Addressing and overcoming challenges like climate change requires sustained technological progress, which is enabled by more free minds, not fewer. Turner wanted to limit both human numbers and human freedom, but his Malthusian views embodied a discredited consensus that applied a yeast-in-a-petri-dish model to the study of human population.
This dismal perspective, which assumes people will breed themselves into oblivion, doesn’t take into account the better angels of our nature: our rationality, ingenuity, and adaptability unparalleled by any other species. But it reveals a lot about how Malthusians think about their fellow humans — not as sovereign individuals possessing inherent rights and dignity, but rather as an infestation requiring systemic control. As Julian Simon pointed out, this worldview isn’t predicated on scientific facts but on “value judgments about the worth of human life.”

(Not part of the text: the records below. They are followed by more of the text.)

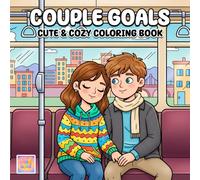 Couple Goals Coloring Book: Adorable Couple Moments, Cozy Daily Life, and Heartwarming Scenes to Color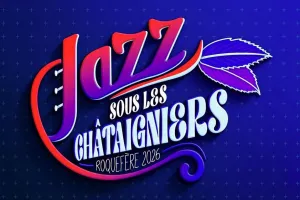 JAZZ SOUS LES CHATAIGNIERS - ROQUEFÈRE 2026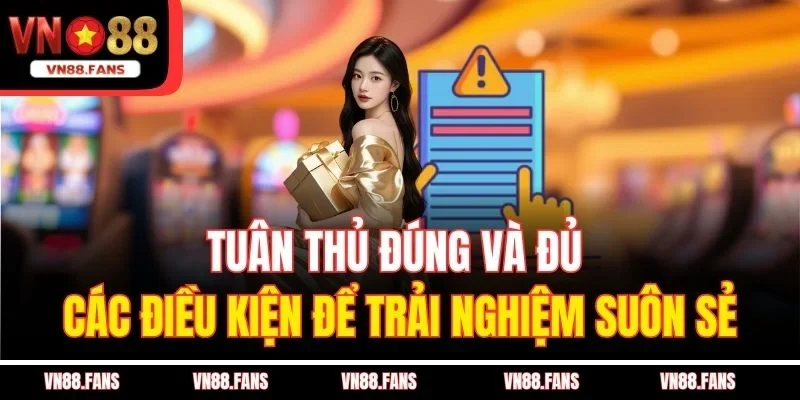 Đăng Ký VN88 – Mở Lối Vào Vũ Trụ Giải Trí Cực Chất 3 Tuân thủ đúng và đủ các điều kiện để trải nghiệm suôn sẻ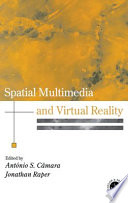 Spatial multimedia and virtual reality /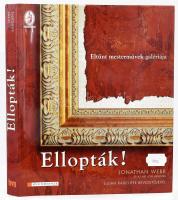 Webb, Jonathan: Ellopták! Eltűnt mesterművek galériája. Ford.: Garai Attila, Boross Anna. Bp., 2008, HVG. Gazdag képanyaggal illusztrálva. Kiadói kartonált papírkötés, kiadói papír védőborítóban.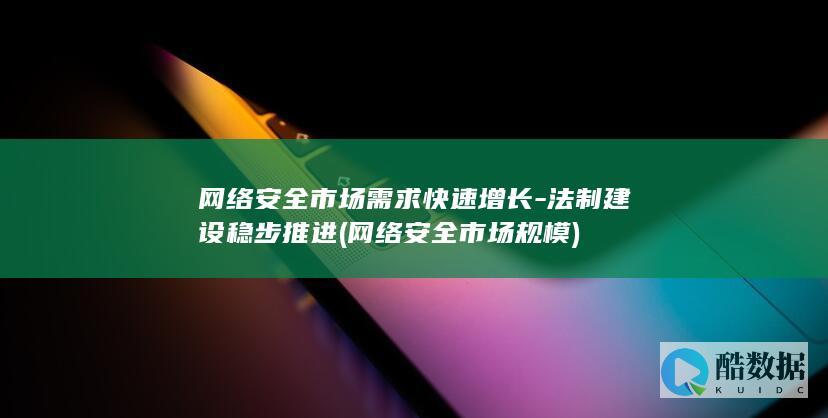 网络安全市场需求快速增长-法制建设稳步推进 (网络安全市场规模)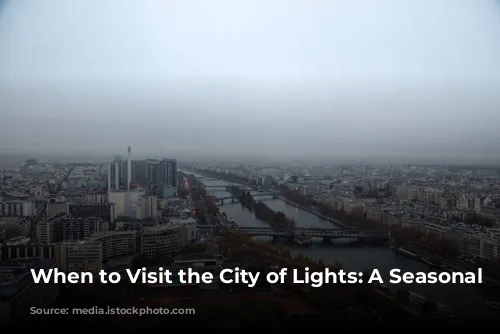 When to Visit the City of Lights: A Seasonal Guide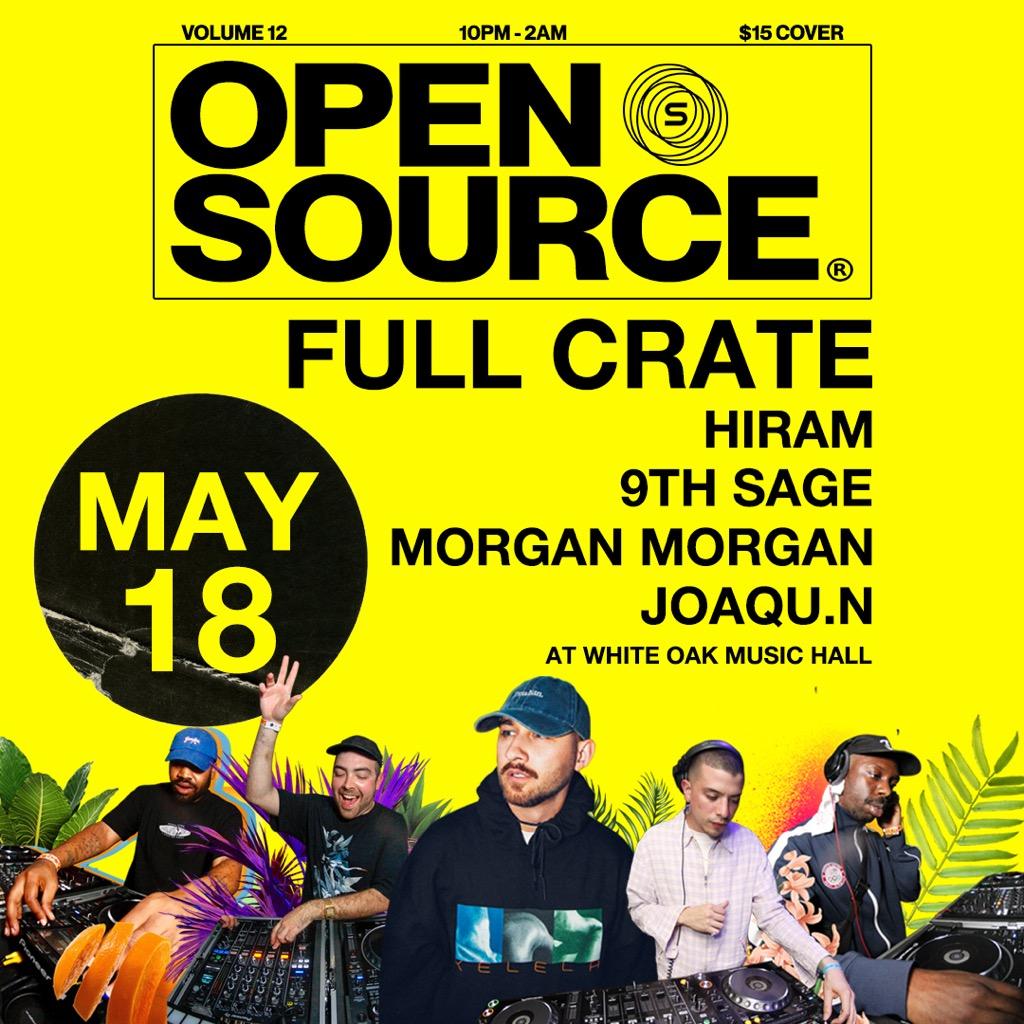 opensourcee's tweet image. Open Source Vol. 12
OS is back this month with Special Guest @fullcrate! So come dance with us!
Saturday - May 18th - At @WhiteOakMH
10pm - 2am
🚨 $15 Cover 🚨
seetickets.us/event/Open-Sou…
SOUNDS BY:
@fullcrate
@yunghiram
@9thSage
@MxrganxMxrgan
@joaqu__n

Flyer by: @blickyboi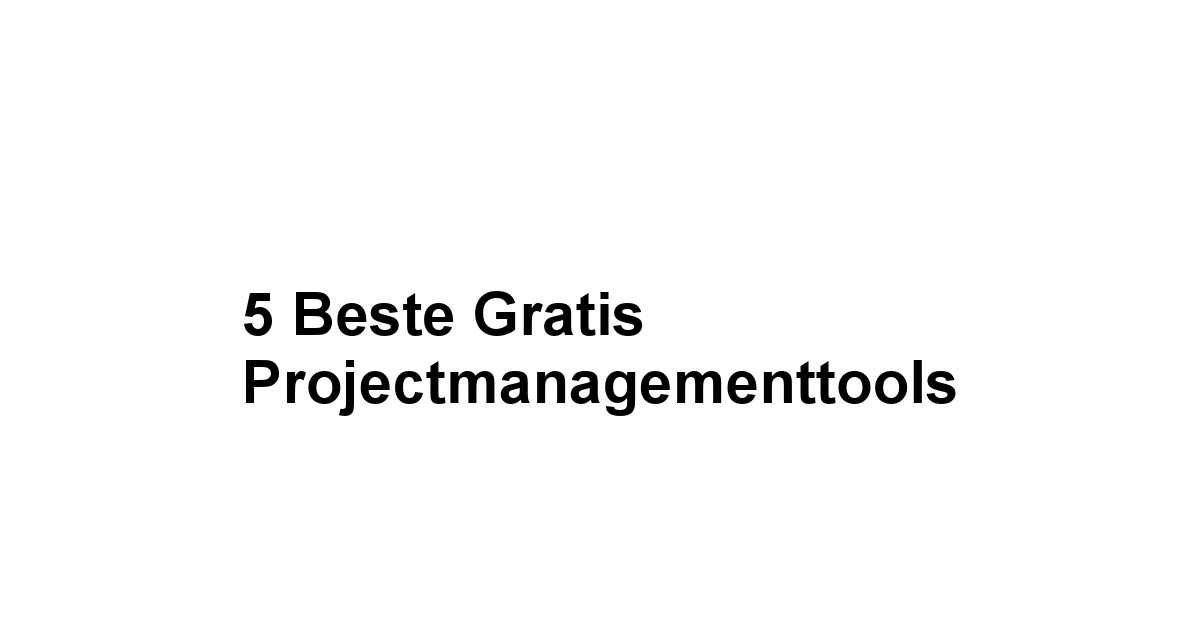 5 Beste Gratis Projectmanagementtools 1 by BestFREE.nl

Simon’s intellectual archnemesis, Paul Ehrlich, preceded Turner in death by less than two months. These two Malthusian giants departed our resourceful earth at a time when roughly two-thirds of people live in countries with sub-replacement fertility rates, meaning the average woman is having fewer than 2.1 children. The depopulation they so fervently sought — and funded — has at last become a reality.
But it comes at a price. Countries are not only facing spiraling debt and deficits spurred by population aging and worker shortages, but also a dearth of love, care, and support for the elderly. In countries like Japan, those who fulfilled Turner’s wish and had only one child — or perhaps none — are increasingly dying alone and undiscovered for days, weeks, or even months. It’s a sad and overlooked outcome of depopulation, but luckily for Turner, who suffered from Lewy body dementia, he had five children, along with billions of dollars, to support him in his final years of decline and dependency.